Reduced 2,4-dinitro-1-fluorobenzene-induced contact hypersensitivity response in IL-15 receptor α-deficient mice correlates with diminished CCL5/RANTES and CXCL10/IP-10 expression

Using a model of 2,4-dinitro-1-fluorobenzene-induced contact hypersensitivity (CHS) we found that, as compared with wild-type mice, IL-15 receptor alpha chain (IL-15R alpha)-deficient mice showed significantly less ear swelling. This decreased response was associated with diminished expression of CCL5/RANTES and CXCL10/IP-10, chemokines critical for effector cell recruitment, in the inflamed tissue. We determined that both the number of CD8(+) T cells infiltrating the affected skin and the production of CCL5/RANTES by antigen-stimulated CD8(+) T cells were decreased in IL-15R alpha(-/-) mice.
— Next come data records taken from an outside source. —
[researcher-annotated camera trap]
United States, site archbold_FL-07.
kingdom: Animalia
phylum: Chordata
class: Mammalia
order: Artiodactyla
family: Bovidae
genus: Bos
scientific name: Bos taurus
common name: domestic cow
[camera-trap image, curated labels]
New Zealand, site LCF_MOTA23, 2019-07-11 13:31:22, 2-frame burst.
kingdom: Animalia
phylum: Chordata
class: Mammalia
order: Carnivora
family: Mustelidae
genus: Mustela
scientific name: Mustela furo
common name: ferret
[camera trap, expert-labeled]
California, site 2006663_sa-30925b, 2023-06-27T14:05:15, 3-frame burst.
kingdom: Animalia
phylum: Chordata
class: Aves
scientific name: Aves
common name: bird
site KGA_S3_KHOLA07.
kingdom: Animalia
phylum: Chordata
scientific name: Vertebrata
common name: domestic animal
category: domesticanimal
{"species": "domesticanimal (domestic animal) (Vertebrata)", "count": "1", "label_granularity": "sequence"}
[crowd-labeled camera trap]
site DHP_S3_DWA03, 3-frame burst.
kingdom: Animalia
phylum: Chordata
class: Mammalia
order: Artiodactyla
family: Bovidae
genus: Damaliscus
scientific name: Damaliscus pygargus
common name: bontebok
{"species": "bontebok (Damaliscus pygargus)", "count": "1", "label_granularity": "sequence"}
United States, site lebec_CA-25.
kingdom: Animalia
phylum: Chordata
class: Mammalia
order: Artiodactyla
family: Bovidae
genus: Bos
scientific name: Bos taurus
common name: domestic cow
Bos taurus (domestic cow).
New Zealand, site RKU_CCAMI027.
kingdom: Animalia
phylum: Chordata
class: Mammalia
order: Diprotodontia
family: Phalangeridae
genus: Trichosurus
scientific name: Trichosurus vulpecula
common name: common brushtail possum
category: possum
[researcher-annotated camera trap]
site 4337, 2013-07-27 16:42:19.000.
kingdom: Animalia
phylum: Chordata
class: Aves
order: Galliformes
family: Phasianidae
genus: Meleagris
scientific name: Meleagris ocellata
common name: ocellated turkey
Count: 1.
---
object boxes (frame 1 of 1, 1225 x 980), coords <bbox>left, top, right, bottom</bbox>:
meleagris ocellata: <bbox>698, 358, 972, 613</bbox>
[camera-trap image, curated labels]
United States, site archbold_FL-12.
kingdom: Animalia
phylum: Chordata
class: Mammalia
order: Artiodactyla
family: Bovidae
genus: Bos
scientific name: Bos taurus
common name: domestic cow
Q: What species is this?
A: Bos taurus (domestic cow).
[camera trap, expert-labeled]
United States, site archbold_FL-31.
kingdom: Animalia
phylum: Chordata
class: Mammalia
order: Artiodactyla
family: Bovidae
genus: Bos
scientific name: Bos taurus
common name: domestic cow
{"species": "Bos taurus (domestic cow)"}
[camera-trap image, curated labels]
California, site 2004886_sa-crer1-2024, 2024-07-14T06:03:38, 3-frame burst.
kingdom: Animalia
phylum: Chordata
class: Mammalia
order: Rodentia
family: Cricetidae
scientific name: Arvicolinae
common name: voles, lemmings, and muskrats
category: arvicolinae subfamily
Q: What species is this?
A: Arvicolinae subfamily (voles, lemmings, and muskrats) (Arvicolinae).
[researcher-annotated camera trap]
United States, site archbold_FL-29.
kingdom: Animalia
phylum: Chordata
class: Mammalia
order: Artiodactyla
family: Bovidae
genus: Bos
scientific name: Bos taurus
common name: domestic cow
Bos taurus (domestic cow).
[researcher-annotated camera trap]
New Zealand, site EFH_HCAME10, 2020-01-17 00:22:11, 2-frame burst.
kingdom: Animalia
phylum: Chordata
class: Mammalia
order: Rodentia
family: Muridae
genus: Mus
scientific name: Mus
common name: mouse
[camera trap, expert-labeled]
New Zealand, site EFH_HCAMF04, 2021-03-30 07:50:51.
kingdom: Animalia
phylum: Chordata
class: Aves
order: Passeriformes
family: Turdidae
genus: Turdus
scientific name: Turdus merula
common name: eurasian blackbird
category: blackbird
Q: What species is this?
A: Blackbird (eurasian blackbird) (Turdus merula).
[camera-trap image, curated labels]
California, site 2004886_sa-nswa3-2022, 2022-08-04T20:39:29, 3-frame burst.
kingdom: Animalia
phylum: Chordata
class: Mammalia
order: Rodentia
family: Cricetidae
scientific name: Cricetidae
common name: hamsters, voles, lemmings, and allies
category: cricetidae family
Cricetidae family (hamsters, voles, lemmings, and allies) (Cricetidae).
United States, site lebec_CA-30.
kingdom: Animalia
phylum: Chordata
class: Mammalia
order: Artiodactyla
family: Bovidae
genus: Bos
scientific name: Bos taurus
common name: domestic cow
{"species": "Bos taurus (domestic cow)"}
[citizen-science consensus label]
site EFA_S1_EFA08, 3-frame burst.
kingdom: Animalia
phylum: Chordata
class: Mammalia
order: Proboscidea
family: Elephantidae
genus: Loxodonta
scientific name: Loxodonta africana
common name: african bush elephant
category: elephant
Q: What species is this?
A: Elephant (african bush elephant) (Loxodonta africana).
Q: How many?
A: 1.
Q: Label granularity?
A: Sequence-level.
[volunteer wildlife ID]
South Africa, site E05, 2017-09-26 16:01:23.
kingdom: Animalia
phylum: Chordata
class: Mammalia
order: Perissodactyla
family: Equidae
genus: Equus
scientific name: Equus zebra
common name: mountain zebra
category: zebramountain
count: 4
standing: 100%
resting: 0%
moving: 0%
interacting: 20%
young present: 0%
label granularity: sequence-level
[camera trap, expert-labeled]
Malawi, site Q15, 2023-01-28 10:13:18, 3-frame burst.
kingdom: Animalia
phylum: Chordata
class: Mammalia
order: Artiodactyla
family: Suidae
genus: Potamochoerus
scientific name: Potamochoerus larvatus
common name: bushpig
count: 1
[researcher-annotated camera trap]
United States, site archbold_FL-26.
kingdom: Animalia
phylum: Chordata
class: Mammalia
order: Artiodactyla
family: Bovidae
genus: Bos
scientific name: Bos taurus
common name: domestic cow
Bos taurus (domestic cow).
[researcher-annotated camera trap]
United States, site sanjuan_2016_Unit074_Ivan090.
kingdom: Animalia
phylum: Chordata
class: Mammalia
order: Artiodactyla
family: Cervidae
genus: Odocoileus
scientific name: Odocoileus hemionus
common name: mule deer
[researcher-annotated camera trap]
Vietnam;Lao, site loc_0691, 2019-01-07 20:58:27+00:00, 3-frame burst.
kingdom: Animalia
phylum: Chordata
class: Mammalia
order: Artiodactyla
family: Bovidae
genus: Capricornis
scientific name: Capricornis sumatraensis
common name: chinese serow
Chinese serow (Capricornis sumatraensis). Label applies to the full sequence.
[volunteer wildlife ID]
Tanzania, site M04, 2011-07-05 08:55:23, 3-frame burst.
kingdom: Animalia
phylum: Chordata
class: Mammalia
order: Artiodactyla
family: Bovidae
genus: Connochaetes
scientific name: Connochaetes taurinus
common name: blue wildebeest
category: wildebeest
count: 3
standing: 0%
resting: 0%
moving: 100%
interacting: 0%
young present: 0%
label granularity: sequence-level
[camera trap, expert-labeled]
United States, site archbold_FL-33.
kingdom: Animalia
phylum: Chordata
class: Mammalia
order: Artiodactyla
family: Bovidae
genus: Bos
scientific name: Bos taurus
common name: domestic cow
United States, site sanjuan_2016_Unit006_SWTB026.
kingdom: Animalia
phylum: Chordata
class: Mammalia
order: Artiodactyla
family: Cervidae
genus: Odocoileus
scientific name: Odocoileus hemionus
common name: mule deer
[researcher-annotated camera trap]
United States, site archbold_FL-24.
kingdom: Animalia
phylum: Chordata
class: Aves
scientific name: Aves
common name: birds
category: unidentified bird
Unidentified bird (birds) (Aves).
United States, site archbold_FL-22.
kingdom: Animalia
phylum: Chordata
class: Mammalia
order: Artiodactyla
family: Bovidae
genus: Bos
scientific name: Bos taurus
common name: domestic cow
The lower levels of CXCL10/IP-10 suggested that the IL-15R alpha(-/-) mice had reduced production of IFN-gamma, the primary inducer of CXCL10/IP-10, which was in fact the case. However, by contrast with CCL5/RANTES, the diminished levels of IFN-gamma were likely due to the decreased number of skin-infiltrating CD8(+) T cells, since IFN-y production by antigen-stimulated CD8(+) T cells was comparable between wild-type and IL-15R alpha(-/-) mice. Our data suggest a positive, pro-inflammatory feedback loop involving CCL5/ RANTES, IFN-y and CXCL10/IP-10 that underlies the CHS reaction and that is disrupted, likely primarily by a defect in CCL5/RANTES production, in mice lacking IL-15R alpha, resulting in impaired leukocyte recruitment and inflammation. Moreover, it is particularly noteworthy that the defect in CCL5/RANTES expression in CD8(+) T cells is intrinsic to the absence of IL-15R alpha, indicating that IL-15R alpha is critical for CCL5/ RANTES expression in CD8(+) T cells.